Twelve Intervals explores an interactive threshold – how bodies transition from one point to another. In between, there is motion, physical engagement and a playfulness of colours and light. The work is a series of twelve wooden doors with geometric incisions and colour surface treatments, fixed to a light steel frame. Each door opens via a pivot hinge that allows fluidity around the direction of its rotation. In its default state, the audience can see all the way through the twelve doors to a vista, referencing French artist Marcel Duchamp’s Étant donnés, a tableau only visible through a pair of peep holes – a gesture that generates curiosity. Viewers reconfigure the work as they move through and doors are opened and closed. The title of the work refers to the equal spacing between each door, which, like twelve intervals on an equal-tempered instrument, are waiting to be played.

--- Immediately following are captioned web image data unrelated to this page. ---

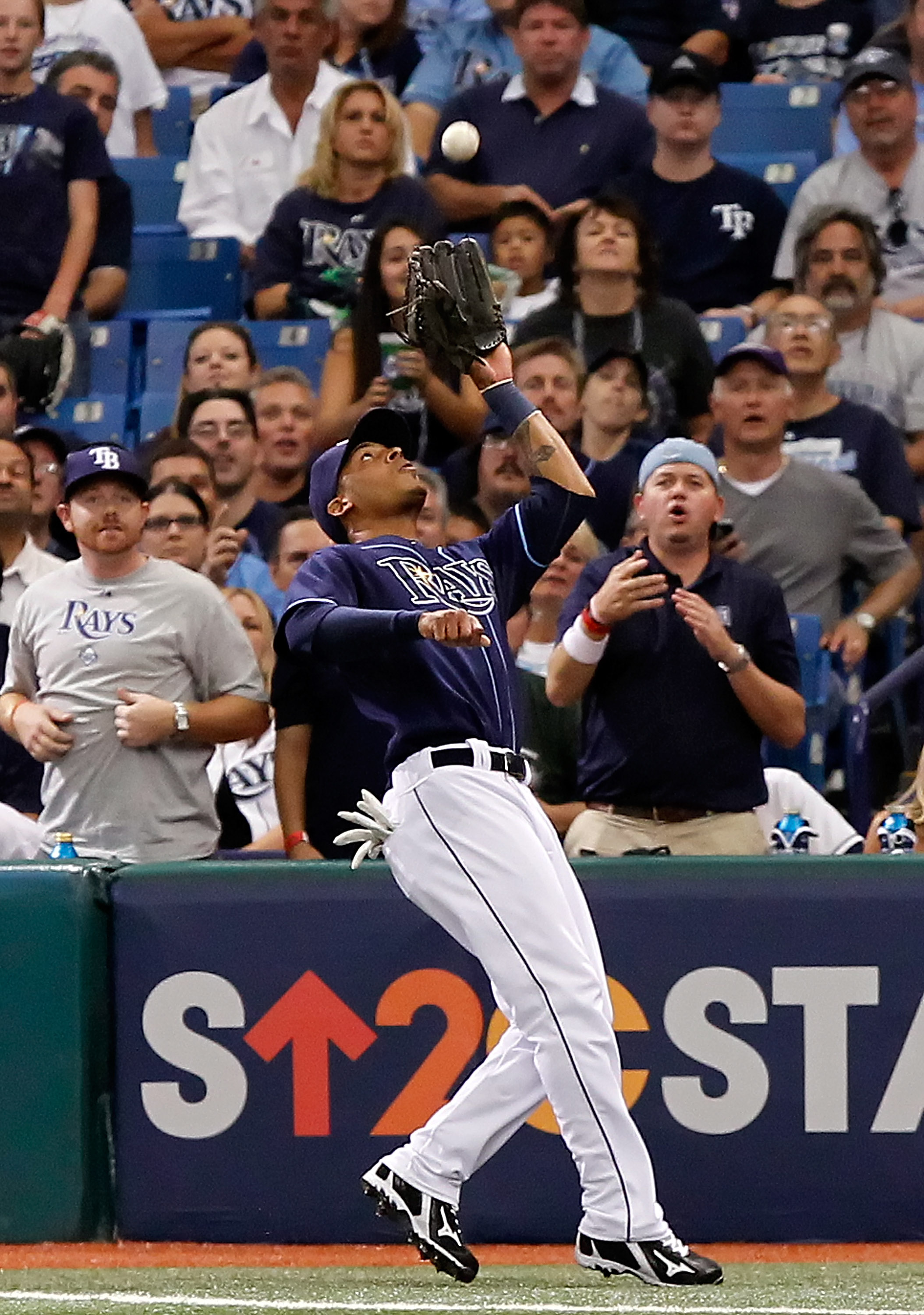 ST. PETERSBURG - OCTOBER 07:  Outfielder Desmond Jennings #27 of the Tampa Bay Rays catches a foul ball against the Texas Rangers during Game 2 of the ALDS at Tropicana Field on October 7, 2010 in St. Petersburg, Florida.  (Photo by J. Meric/Getty Images)
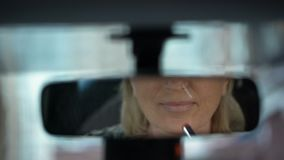 Successful businesswoman applying lipstick and looking in rear view car mirror. Stock footage stock video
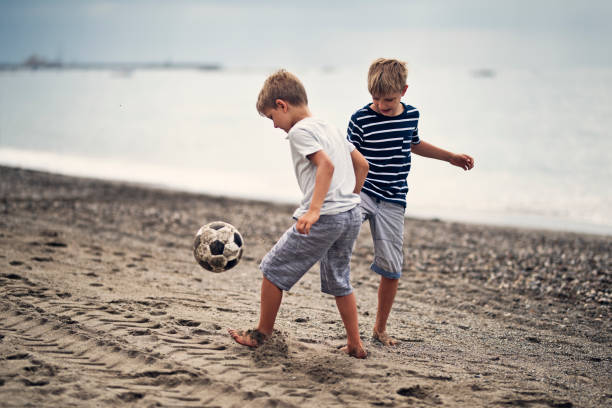 Little boys playing soccer on on beach stock photo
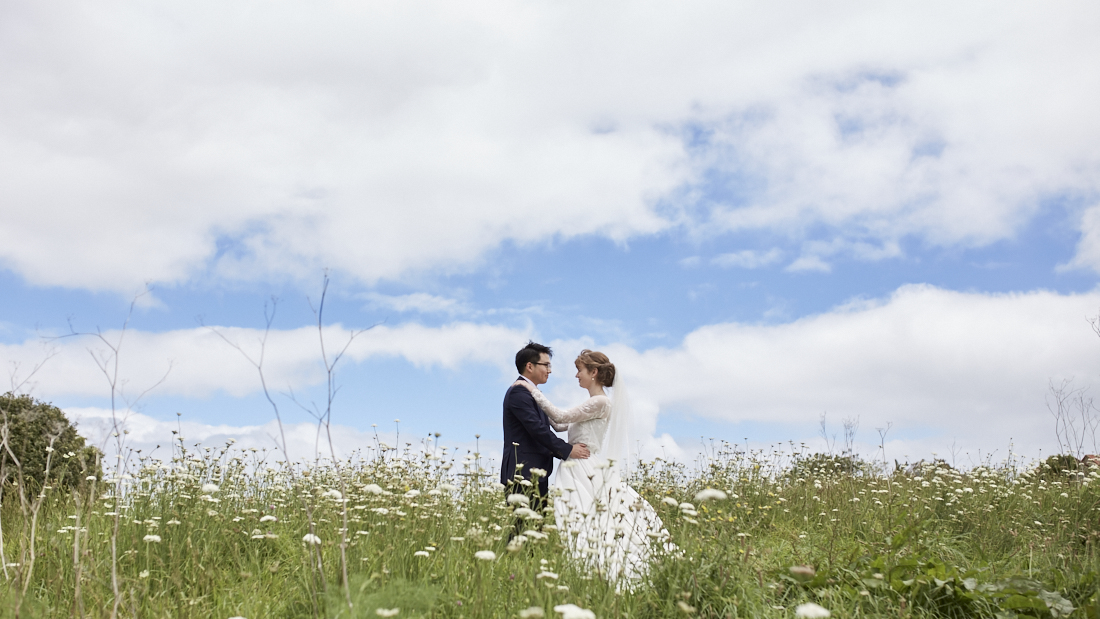 newlyweds in field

– Shannon Novak and Raimana Jones

Richard Maloy

forms & other things, 2017

clay
dimension variable

forms & other things is a site-specific and performative artwork developed over the duration of headland Sculpture on the Gulf. Comprising a historic art material, this clay is sourced from around Waiheke Island. The work evolves over the event, the processes of its making being partly dependent on the artist’s physical ability to manipulate the clay by hand. Like many of Maloy’s past projects, time and duration are integral to the situation. Viewers are given an insight into the work as it develops and the creative process normally kept within the confines of the artist’s studio. forms & other things is in a perpetual state of flux across the event, from the beginning to the end of its life as an art work.